Why do I have to use my eye drops permanently and continually?

In order to prevent visual loss the pressure must be constantly controlled. The effect of each dose of drops lasts for only a limited time. If a drop is given four times a day, it is because the effect of the drop only lasts about 6 hours. If the drops are not continuously used the pressure will creep back up again.

Do I have to get up at night to take my eye drops?

No. An undisturbed night is more important, but if prescribed for use three or more times daily, it is usually desirable to put them in last thing at night and as soon as you wake up in the morning.

If I have two lots of drops due at the same time, can I put them in together?

As mentioned above, it is probably best to allow five to ten minutes between drops to avoid one drop washing out the previous one. Ask your optometrist for specific advice about the drops you are taking.

Do I need to put the drops in before I come to the clinic?

Yes. Always continue as usual unless requested otherwise. It helps the doctor to judge the effect of the treatment.

Does it matter if I put more drops into my eye than I should?

No, not usually. But your doctor will have prescribed you the optimal dosage for the medication you are using. If you are unsure whether the drops actually get in your eye, it may be useful to keep the drops in the refrigerator. You should feel the ‘cold’ of the drops and can be sure they have gone in.

How important is it to put the drops in at exactly the time stated?

It is obviously better to keep to the correct times, but sometimes circumstances make this difficult. In most circumstances, as long as you get the drops in within a few hours on either side of what you normally do, no harm will come.

What happens if I forget to put my drops in?

Put them in as soon as you remember and do not worry about it unduly. Nevertheless, make a determined effort to use them regularly and without fail.

Can I take other medicines at the same time as my glaucoma treatment?

Patients with certain types of glaucoma should have advice before taking some types of medications. Always mention to both your general practitioner and your optometrist all the medications that you are taking and your doctor will advise you.

I use Xalatan in one eye and now have long eye lashes.

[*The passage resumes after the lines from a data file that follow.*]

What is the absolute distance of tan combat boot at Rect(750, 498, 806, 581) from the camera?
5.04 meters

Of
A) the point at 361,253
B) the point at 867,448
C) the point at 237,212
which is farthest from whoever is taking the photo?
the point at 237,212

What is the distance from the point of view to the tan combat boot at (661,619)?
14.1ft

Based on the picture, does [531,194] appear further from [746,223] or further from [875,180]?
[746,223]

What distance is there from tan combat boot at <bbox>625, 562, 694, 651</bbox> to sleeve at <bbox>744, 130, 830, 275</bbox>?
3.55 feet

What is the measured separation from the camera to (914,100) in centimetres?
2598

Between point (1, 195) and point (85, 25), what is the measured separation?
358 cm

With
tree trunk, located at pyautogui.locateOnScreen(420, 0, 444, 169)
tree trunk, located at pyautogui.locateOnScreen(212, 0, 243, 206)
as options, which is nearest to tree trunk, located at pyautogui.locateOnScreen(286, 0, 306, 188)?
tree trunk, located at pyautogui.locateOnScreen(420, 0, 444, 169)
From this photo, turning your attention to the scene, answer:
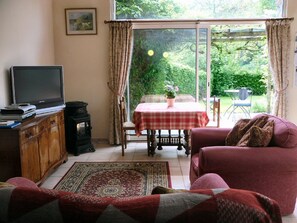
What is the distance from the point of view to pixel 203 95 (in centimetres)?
547

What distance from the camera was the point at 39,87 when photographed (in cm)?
406

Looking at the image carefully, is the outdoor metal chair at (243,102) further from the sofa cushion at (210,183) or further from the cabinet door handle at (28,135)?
the sofa cushion at (210,183)

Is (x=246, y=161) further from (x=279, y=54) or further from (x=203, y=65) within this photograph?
(x=279, y=54)

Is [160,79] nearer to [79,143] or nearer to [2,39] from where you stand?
[79,143]

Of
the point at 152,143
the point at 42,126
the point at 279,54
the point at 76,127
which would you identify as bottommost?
the point at 152,143

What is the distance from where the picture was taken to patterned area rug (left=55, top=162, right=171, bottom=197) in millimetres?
3424

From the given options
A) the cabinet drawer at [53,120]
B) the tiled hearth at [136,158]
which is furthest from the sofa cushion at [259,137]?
the cabinet drawer at [53,120]

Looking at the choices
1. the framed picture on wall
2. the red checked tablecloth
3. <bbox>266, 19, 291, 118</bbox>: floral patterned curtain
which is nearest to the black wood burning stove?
the red checked tablecloth

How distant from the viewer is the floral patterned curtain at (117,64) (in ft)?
16.9

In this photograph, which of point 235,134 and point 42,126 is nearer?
point 235,134

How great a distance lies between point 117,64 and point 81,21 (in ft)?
3.23

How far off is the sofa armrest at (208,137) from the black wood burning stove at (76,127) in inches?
86.7

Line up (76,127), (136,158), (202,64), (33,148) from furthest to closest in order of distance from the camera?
1. (202,64)
2. (76,127)
3. (136,158)
4. (33,148)

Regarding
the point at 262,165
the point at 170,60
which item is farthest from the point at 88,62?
the point at 262,165
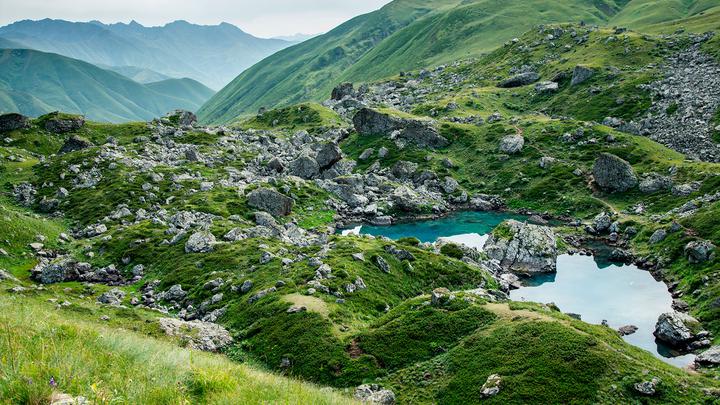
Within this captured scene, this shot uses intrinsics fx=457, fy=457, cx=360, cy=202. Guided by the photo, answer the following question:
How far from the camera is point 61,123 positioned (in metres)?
132

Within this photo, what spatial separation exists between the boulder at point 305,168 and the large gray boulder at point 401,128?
1194 inches

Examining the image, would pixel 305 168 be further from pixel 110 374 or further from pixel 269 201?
pixel 110 374

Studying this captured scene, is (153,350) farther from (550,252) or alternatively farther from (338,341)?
(550,252)

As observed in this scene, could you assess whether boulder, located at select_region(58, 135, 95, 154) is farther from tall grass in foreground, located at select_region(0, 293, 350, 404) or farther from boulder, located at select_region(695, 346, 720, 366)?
boulder, located at select_region(695, 346, 720, 366)

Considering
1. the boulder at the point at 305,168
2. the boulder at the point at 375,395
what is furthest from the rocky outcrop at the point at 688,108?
the boulder at the point at 375,395

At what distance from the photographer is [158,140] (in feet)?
436

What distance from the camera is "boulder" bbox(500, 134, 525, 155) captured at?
125000mm

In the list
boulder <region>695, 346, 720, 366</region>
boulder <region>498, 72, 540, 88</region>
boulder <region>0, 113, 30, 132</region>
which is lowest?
boulder <region>695, 346, 720, 366</region>

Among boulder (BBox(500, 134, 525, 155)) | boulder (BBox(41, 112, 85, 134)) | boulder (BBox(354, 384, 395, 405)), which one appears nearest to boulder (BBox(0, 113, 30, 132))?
boulder (BBox(41, 112, 85, 134))

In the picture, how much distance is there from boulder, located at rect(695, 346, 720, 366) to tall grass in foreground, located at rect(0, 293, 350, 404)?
4605 centimetres

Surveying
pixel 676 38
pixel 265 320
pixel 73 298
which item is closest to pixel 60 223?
pixel 73 298

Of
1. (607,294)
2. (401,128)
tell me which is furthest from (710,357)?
(401,128)

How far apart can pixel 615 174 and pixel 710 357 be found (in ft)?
211

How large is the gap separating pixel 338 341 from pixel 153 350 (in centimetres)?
2884
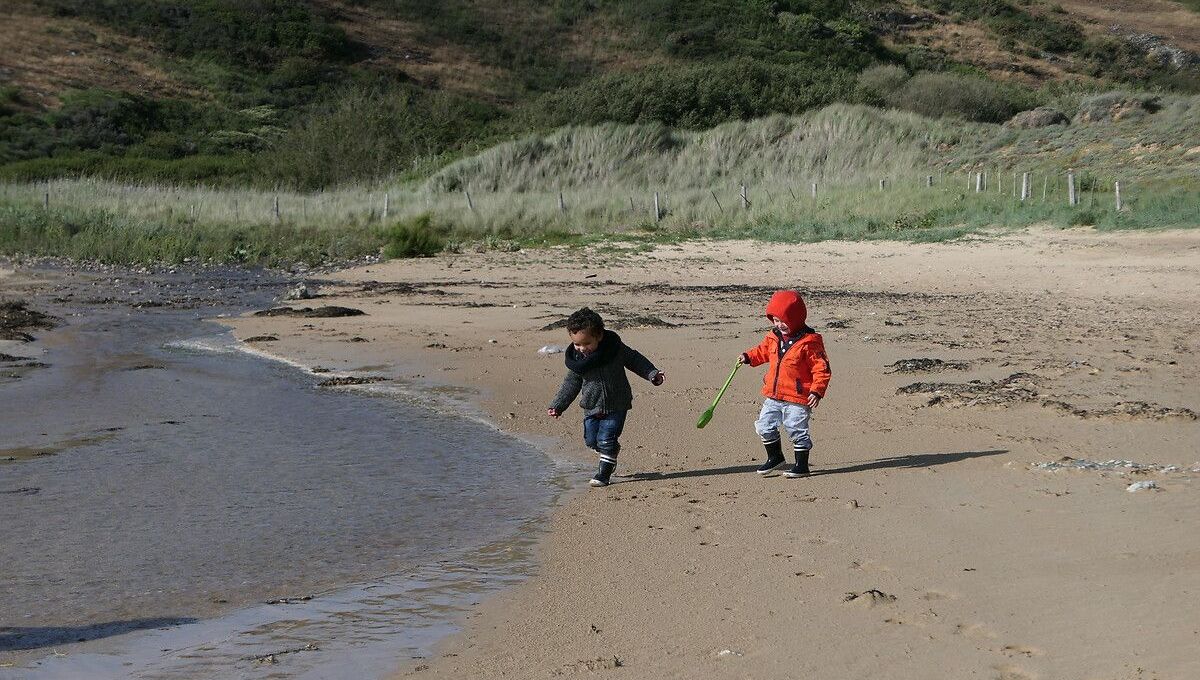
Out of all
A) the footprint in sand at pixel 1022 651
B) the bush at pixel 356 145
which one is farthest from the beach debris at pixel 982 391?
the bush at pixel 356 145

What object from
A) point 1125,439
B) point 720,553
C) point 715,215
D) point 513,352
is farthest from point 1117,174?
point 720,553

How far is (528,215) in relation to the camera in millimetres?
33719

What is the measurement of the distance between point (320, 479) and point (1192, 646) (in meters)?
5.35

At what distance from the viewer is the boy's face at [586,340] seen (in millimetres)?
7801

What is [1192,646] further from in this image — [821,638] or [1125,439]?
[1125,439]

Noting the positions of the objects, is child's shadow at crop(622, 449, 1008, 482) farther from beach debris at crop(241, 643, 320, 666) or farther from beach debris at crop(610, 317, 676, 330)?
beach debris at crop(610, 317, 676, 330)

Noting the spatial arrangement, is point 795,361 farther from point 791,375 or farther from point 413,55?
point 413,55

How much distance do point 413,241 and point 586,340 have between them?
2094 cm

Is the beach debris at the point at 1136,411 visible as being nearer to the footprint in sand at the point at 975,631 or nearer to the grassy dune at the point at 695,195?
Result: the footprint in sand at the point at 975,631

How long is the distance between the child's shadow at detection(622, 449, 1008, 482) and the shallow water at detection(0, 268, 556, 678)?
70cm

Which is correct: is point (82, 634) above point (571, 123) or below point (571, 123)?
below

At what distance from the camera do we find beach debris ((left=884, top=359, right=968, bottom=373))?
11234 millimetres

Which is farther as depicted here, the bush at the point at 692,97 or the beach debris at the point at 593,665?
the bush at the point at 692,97

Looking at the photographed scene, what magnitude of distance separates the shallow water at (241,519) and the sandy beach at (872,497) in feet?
1.13
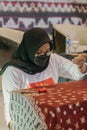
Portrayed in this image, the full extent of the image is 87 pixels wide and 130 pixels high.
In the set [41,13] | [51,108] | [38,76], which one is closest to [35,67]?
[38,76]

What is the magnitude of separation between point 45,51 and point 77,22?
9.53 feet

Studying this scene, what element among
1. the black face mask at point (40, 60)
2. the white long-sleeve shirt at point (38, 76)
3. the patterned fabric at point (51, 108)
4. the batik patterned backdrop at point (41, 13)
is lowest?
the batik patterned backdrop at point (41, 13)

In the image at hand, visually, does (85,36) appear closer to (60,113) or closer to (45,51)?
(45,51)

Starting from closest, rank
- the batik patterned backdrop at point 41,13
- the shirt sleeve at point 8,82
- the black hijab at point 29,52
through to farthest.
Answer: the shirt sleeve at point 8,82 → the black hijab at point 29,52 → the batik patterned backdrop at point 41,13

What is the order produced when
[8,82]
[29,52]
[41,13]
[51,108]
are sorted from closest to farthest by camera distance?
1. [51,108]
2. [8,82]
3. [29,52]
4. [41,13]

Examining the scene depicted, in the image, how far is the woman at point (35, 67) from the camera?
1.53 metres

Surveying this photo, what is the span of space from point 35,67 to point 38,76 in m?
0.06

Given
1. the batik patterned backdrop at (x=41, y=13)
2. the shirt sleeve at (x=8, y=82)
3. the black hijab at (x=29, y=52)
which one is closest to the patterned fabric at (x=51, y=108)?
the shirt sleeve at (x=8, y=82)

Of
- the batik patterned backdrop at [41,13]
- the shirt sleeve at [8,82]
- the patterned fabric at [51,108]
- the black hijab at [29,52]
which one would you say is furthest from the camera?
the batik patterned backdrop at [41,13]

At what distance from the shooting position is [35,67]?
1.62m

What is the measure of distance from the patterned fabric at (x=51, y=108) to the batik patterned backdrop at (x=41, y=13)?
3.01 metres

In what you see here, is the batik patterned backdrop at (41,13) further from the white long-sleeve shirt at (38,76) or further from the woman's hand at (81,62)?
the woman's hand at (81,62)

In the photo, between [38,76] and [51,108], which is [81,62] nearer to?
[38,76]

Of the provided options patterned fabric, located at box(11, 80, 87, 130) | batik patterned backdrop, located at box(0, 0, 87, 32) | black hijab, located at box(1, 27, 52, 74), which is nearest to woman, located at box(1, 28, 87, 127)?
black hijab, located at box(1, 27, 52, 74)
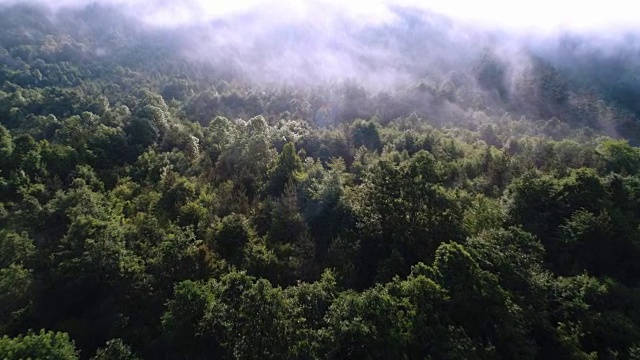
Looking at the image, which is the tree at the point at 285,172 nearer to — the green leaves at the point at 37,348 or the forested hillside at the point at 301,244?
the forested hillside at the point at 301,244

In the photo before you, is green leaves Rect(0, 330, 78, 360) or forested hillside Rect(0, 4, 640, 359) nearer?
green leaves Rect(0, 330, 78, 360)

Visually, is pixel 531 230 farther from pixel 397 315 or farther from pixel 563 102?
pixel 563 102

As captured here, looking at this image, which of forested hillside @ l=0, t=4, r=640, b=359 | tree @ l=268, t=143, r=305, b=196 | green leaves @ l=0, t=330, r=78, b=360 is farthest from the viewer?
tree @ l=268, t=143, r=305, b=196

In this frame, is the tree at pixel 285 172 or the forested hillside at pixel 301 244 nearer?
the forested hillside at pixel 301 244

Will they keep growing indefinitely?

It’s unlikely you’ll end up tripping over your lashes! The truth is that the drops prolong the life of the eyelashes. They continue to grow and so become longer. As with any hair, lashes will be shed and new ones grow. Long eyelashes are rarely a problem!

I have to go into hospital for an operation. Do I need to take my eye drops with me or can I give them a break for a while?

It’s very important to take your glaucoma medications with you and to continue with your glaucoma treatment. Make sure your doctors are informed that you take glaucoma medication. Sometimes glaucoma treatment gets overlooked because attention is being given to your other problems. Remind nursing staff if you think your drops have been forgotten.

What should I do if I forget to pack my eye drops on a trip overseas?

The short answer to this one is: don’t do it! Don’t ever jeopardise your sight by going away without your drops. Record the details of your medication and treatments on a card, along with the phone numbers of your eye health professionals back home. If you carry that in your wallet you will have information at hand if you need to seek a replacement prescription while overseas. Another good idea is to carry a brief summary letter from your ophthalmologist with you when you travel overseas. If you are a frequent traveller, it is a good idea to keep such a letter with your passport so it always travels with you. Seeing the letter might even serve to remind you to check that your drops are packed before you go.

I am finding it difficult to manage my eye drop bottle. Is there anything available to help me?

There are some devices to help you get your drops in. These are generally available from your optometrist.